The Lost Target website is a web-based news service that strives to post news of interest for gun enthusiasts. The webmaster for the site resides in upstate New York and shoots registered Skeet, Trap, and Sporting Clays in the states and Canada. By no means a top gun, a shooter just out to have fun...
Saturday saw high winds. Sunday saw on and off rain at the 1st Annual Autumn Classic hosted by the Rochester Brooks gun club in Rush, New York.
We shot the sub-gauge event Saturday AM. I imagine target presentations were not what the target setter had in mind, as very windy. Being honest, only one station, maybe two where the wind caused me problems. It was what it was and we had a good time.
The sub-gauge course is set on it's own course, separate from the prelim course. Fair target presentations were thrown. The pump and SxS shooters shot on the prelim course at designated stands.
Saturday PM (Prelim) saw no let up in the wind. One station saw a lot of no bird calls, as the wind kept pushing a target into an unsafe direction. A nice presentation of targets where thrown.
Sunday came the rains. Not raining all the time, but seemed to hit us every third or forth station.
Scores rose and fell accordingly. Rains seemed to bring limited target visibility on some stations. Instead of seeing a spot of orange, just seeing a gray streak. Just the way it at my age. Always hoping for a bit of sun when shooting, but not always getting it. We had a 5 1/2 hour drive ahead of us and couldn't delay are start time, hoping for better weather (European start). I shot a 73 and happy with the score, but sure wishing I hit a few more targets!

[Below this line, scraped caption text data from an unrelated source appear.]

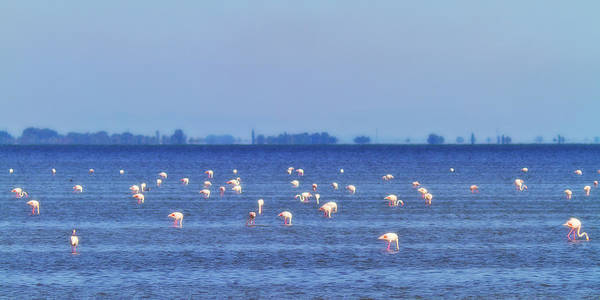 Flamingos In The Pond Poster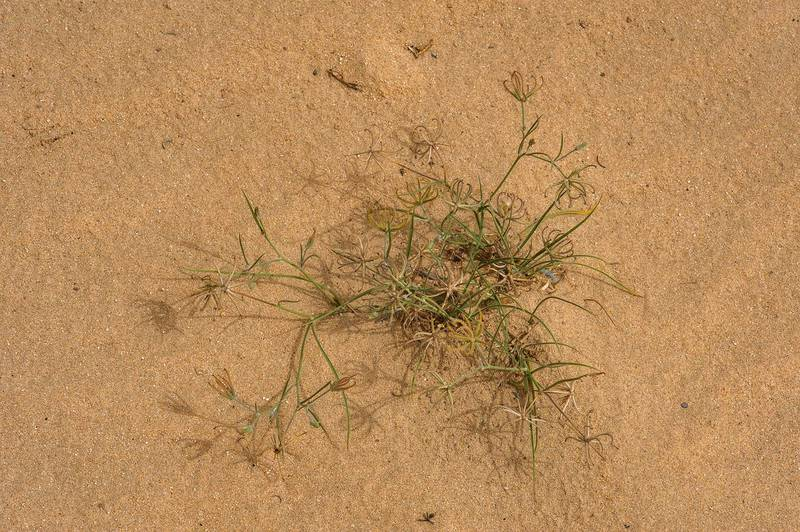 Rare plant Koelpinia linearis with seeds in windblown sand on southern side of Salwa Road in area of Khashem Al Nekhsh. Southern Qatar, March 18, 2016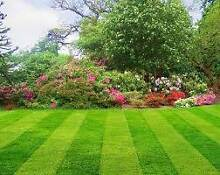ians lawn and garden care Wyee Lake Macquarie Area Preview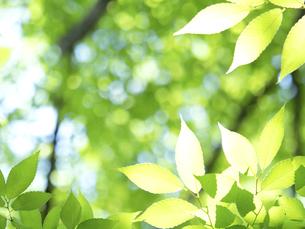 新緑 木漏れ日にかがやくケヤキの葉の写真素材 [FYI04785891]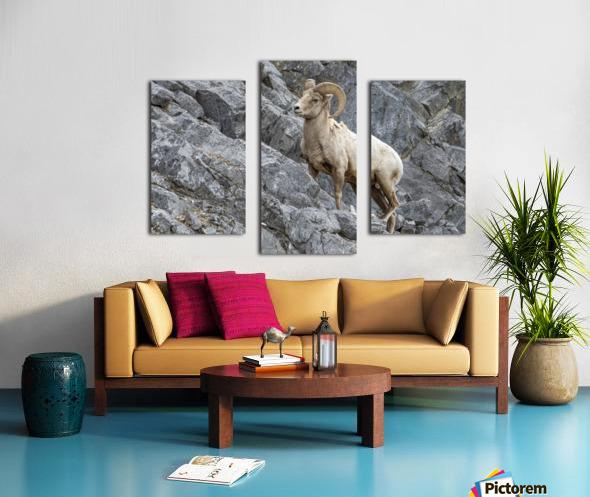 8016 - Big Horn Sheep Canvas print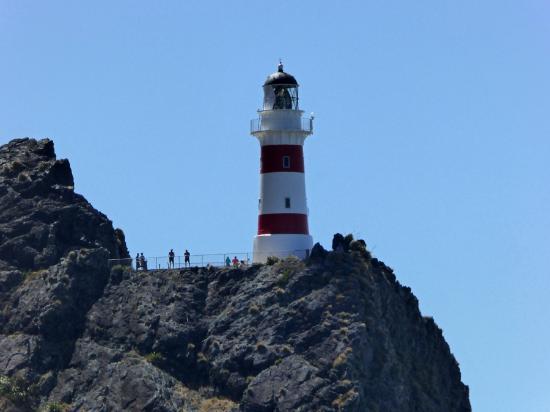 Wairarapa, Nueva Zelanda: Worth the climb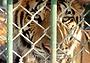 Тигры илюди: по следам одного фильма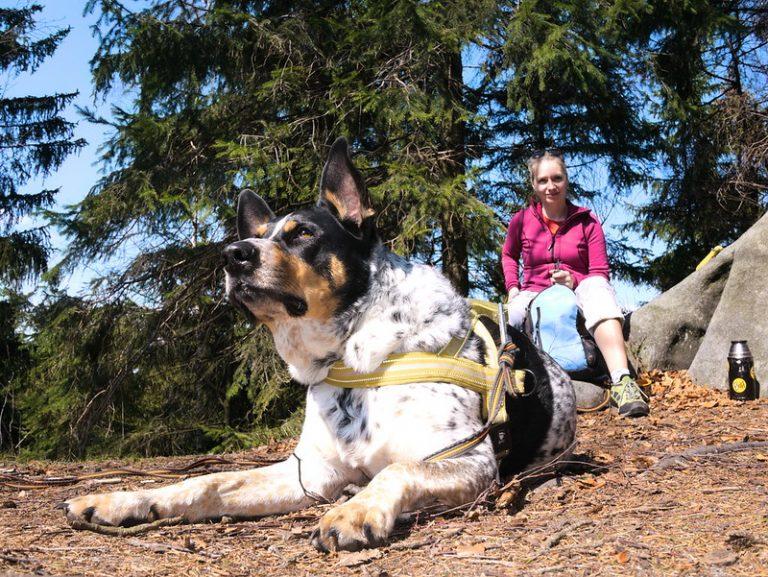 Jaki wziąć sprzęt dla psa wgóry?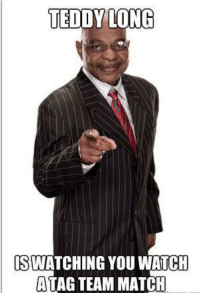 Wat, Wrestling, and World Wrestling Entertainment: TEDDY LONG  SWATCHING YOU WAT HH  ATAG TEAM MATCH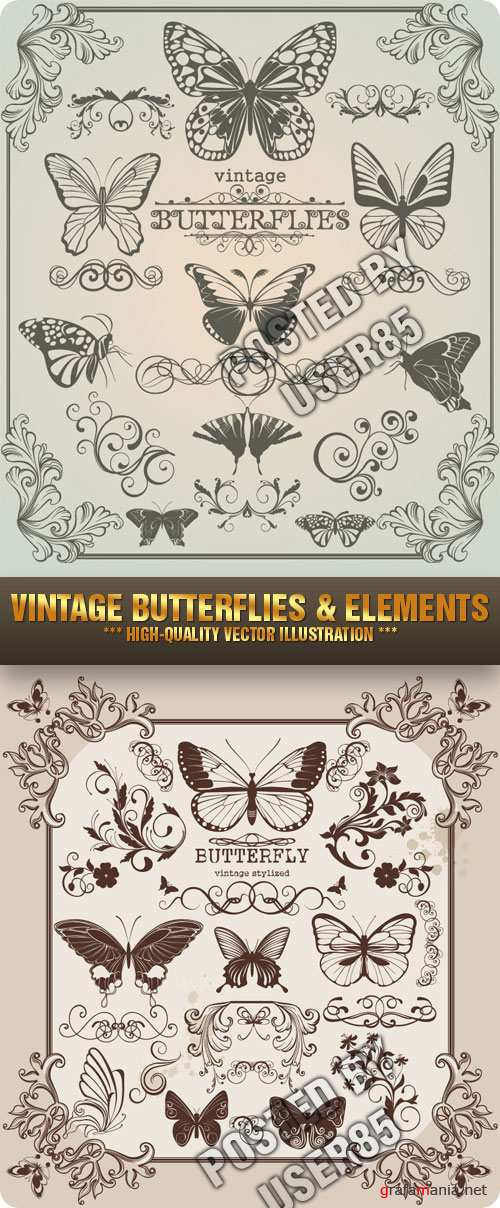 Stock Vector - Vintage Butterflies & Elements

As always, very knowledge refs working the shoot. Machine problems caused little delay. A designated crew taking care of problems quickly.
A polished crew working the desk!
Neat looking trophies were presented. Glass balls were thrown many years in the past....
The club has one PAT rap and a purchase of a second is under serious consideration.
A short video of the new single lane rifle range at the Huntingdon club, as I think not something you see every day, and may be the answer for clubs that wish to put in a range, but have limited property!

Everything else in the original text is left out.